From 73d7249471ec17dd40244f778b0cf90a595cf3fe Mon Sep 17 00:00:00 2001
From: =?UTF-8?q?Alexandre=20D=C3=A9fossez?= <alexandre.defossez@gmail.com>
Date: Tue, 17 Sep 2024 17:06:28 +0200
Subject: [PATCH 3/9] fixing mimi test

---
 moshi/moshi/models/compression.py  |  4 ++--
 moshi/moshi/modules/transformer.py | 17 +++++++++++------
 moshi/moshi/utils/compile.py       |  2 +-
 3 files changed, 14 insertions(+), 9 deletions(-)

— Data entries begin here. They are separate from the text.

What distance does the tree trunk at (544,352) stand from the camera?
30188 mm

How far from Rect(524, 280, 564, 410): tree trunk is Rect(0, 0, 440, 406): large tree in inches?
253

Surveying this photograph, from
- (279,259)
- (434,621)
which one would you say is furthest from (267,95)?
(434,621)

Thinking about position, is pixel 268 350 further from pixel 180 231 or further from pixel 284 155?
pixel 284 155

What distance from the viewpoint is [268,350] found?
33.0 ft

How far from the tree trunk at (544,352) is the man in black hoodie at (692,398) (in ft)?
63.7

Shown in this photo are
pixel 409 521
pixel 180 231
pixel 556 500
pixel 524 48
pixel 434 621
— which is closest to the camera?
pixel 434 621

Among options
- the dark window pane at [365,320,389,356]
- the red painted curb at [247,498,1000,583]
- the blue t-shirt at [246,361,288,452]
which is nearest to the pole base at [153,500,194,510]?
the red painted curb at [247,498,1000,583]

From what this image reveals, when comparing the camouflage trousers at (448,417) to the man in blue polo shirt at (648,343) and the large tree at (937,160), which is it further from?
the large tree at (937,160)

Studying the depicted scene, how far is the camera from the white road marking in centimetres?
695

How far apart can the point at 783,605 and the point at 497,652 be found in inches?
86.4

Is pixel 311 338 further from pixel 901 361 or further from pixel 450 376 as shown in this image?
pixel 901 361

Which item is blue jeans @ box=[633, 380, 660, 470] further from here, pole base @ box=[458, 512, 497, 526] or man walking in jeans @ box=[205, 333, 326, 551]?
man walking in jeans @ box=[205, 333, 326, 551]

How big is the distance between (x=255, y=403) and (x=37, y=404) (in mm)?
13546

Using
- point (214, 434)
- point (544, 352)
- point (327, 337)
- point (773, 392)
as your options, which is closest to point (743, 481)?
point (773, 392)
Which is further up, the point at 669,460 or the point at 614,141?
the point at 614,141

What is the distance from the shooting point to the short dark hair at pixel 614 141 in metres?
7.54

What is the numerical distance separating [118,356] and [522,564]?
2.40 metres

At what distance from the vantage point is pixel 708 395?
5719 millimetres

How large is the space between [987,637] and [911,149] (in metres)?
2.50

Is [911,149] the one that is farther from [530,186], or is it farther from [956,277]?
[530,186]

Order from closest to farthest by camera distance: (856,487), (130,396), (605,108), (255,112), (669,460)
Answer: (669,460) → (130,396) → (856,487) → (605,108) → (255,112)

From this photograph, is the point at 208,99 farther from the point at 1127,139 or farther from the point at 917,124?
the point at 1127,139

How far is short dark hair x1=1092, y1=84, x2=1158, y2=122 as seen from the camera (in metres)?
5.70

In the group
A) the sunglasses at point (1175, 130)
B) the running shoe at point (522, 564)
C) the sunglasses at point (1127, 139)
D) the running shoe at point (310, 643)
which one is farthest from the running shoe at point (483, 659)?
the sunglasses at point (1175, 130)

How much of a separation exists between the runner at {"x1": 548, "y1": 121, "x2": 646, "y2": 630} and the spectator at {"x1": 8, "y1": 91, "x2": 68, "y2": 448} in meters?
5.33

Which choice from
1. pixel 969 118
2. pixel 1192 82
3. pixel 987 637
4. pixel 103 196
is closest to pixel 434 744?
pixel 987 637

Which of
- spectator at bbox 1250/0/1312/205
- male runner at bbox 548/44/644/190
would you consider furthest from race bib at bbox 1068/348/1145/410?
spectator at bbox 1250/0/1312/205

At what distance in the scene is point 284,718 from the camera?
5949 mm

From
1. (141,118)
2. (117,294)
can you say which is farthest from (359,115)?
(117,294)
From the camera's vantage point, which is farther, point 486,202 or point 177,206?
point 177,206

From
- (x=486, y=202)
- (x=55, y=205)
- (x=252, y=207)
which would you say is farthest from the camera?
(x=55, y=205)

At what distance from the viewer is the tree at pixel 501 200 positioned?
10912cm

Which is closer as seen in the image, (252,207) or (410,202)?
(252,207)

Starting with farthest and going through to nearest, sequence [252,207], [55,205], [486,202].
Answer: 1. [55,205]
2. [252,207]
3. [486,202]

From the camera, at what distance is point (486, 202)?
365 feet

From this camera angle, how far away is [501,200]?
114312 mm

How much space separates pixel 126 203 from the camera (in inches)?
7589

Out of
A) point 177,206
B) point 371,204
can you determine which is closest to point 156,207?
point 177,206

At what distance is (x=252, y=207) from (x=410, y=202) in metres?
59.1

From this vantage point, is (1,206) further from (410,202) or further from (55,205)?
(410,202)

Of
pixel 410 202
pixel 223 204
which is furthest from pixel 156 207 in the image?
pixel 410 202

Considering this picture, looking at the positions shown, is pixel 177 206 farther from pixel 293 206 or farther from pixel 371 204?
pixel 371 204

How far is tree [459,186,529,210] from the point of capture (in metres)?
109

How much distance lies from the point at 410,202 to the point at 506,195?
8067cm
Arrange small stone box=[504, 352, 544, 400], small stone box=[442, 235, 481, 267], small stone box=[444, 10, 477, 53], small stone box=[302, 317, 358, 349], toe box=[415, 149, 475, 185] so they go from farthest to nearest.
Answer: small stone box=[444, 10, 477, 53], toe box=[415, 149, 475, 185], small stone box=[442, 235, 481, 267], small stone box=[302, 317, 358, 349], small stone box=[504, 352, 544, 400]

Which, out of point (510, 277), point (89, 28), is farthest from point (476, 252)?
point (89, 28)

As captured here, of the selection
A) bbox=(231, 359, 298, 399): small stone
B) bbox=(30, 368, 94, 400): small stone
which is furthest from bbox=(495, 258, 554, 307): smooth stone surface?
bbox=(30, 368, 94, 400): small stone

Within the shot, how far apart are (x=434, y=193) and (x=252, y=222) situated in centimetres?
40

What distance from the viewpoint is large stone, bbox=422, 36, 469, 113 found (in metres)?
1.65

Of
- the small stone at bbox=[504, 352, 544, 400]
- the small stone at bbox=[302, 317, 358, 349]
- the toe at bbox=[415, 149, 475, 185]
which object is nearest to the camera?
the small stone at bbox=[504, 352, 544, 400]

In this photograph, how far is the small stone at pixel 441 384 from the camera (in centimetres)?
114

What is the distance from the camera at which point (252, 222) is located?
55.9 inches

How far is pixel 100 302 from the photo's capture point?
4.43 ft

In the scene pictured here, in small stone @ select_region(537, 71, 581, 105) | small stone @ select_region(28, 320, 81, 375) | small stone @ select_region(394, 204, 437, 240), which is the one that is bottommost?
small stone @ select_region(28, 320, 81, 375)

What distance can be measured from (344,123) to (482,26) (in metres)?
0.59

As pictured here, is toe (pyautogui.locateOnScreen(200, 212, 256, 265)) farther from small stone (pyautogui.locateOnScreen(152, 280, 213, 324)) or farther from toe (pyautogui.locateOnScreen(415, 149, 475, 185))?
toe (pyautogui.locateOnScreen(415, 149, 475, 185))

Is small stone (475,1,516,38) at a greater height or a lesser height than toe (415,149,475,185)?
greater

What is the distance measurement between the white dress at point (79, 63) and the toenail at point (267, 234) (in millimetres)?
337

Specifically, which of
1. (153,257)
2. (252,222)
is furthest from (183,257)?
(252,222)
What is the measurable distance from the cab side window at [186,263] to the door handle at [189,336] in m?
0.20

diff --git a/moshi/moshi/models/compression.py b/moshi/moshi/models/compression.py
index 9c271ca..7a790d5 100644
--- a/moshi/moshi/models/compression.py
+++ b/moshi/moshi/models/compression.py
@@ -225,9 +225,9 @@ def _init_streaming_state(self, batch_size: int) -> _MimiState:
         graphed_tr_dec = None
         graphed_tr_enc = None
         if self.encoder_transformer is not None:
-            graphed_tr_enc = CUDAGraphed(self.encoder_transformerd, disable=disable)
+            graphed_tr_enc = CUDAGraphed(self.encoder_transformer, disable=disable)
         if self.decoder_transformer is not None:
-            graphed_tr_dec = CUDAGraphed(self.decoder_transformerd, disable=disable)
+            graphed_tr_dec = CUDAGraphed(self.decoder_transformer, disable=disable)
         return _MimiState(graphed_tr_enc, graphed_tr_dec)
 
     @property
diff --git a/moshi/moshi/modules/transformer.py b/moshi/moshi/modules/transformer.py
index 212d721..84d1952 100644
--- a/moshi/moshi/modules/transformer.py
+++ b/moshi/moshi/modules/transformer.py
@@ -9,6 +9,7 @@
 See `StreamingTransformer` for more information.
 """
 
+from contextlib import ExitStack
 from dataclasses import dataclass
 import typing as tp
 
@@ -17,6 +18,7 @@
 import torch.nn as nn
 from torch.nn import functional as F
 
+from ..utils.compile import no_compile
 from .gating import make_gating
 from .rope import RotaryEmbedding
 from .streaming import StreamingModule, StreamingContainer
@@ -579,12 +581,15 @@ def _sa_block(self, x: torch.Tensor):
         return x_orig + self.layer_scale_1(update)
 
     def forward(self, x: torch.Tensor):
-        x = self._sa_block(x)
-        x = self._ff_block(x)
-        state = self._streaming_state
-        if state:
-            state.offset_cpu += x.shape[1]
-        return x
+        with ExitStack() as stack:
+            if x.device.type != 'cuda':
+                stack.enter_context(no_compile())
+            x = self._sa_block(x)
+            x = self._ff_block(x)
+            state = self._streaming_state
+            if state:
+                state.offset_cpu += x.shape[1]
+            return x
 
 
 @dataclass
diff --git a/moshi/moshi/utils/compile.py b/moshi/moshi/utils/compile.py
index d101c86..780513b 100644
--- a/moshi/moshi/utils/compile.py
+++ b/moshi/moshi/utils/compile.py
@@ -23,7 +23,7 @@
 
 @contextmanager
 def no_compile():
-    """Disable torch.compile locally."""
+    """Disable torch.compile locally. Now Pytorch 2.4 provides a function to do that."""
     global _compile_disabled
 
     prev_disabled = _compile_disabled

From 811c885c644e5f5aea0444ae148c32dd37996ffd Mon Sep 17 00:00:00 2001
From: =?UTF-8?q?Alexandre=20D=C3=A9fossez?= <alexandre.defossez@gmail.com>
Date: Tue, 17 Sep 2024 17:22:41 +0200
Subject: [PATCH 4/9] fix

---
 moshi/moshi/models/loaders.py  |  2 +-
 moshi/moshi/server.py          | 12 ++---
 moshi/pyproject.toml           |  2 +-
 moshi/requirements.txt         |  1 +
 scripts/mimi_streaming_test.py |  3 +-
 scripts/moshi_benchmark.py     | 87 ++++++++++++++++++----------------
 6 files changed, 57 insertions(+), 50 deletions(-)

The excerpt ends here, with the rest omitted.